WORK TO BE COMPLETED
Starting with the line that contains "What precise distance" and going on through the line that contains "1.59 metres", output those items as a two-column CSV with the headers text and answer. Give one row per item and put each value in a single quoted field, with any line breaks replaced by spaces.

GIVEN DATA
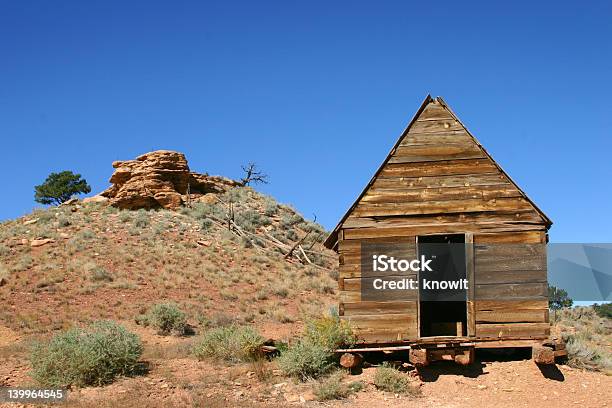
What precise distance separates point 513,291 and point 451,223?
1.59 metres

* * *

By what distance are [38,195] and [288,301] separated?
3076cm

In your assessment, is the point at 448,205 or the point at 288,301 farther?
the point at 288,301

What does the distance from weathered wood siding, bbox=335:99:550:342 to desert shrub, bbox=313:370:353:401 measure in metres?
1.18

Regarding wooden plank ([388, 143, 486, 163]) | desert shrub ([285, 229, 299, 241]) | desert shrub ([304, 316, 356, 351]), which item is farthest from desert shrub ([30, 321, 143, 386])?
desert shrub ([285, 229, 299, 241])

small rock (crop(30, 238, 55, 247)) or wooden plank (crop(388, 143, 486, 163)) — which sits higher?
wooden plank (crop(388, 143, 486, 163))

--

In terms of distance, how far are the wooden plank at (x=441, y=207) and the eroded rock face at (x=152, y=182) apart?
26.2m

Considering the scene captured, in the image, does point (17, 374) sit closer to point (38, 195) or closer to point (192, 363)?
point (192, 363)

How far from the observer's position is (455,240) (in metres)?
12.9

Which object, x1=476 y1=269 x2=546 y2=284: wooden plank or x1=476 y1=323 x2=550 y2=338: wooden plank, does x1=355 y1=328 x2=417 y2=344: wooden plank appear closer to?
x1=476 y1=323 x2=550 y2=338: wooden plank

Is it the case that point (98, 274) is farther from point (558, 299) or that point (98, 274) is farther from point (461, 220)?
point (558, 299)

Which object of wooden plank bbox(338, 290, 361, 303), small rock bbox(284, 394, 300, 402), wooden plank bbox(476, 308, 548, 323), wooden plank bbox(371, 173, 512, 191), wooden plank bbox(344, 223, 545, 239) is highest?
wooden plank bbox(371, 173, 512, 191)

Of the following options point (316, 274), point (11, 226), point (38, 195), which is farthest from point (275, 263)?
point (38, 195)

FINISHED TASK
text,answer
"What precise distance separates point 513,291 and point 451,223?","1.59 metres"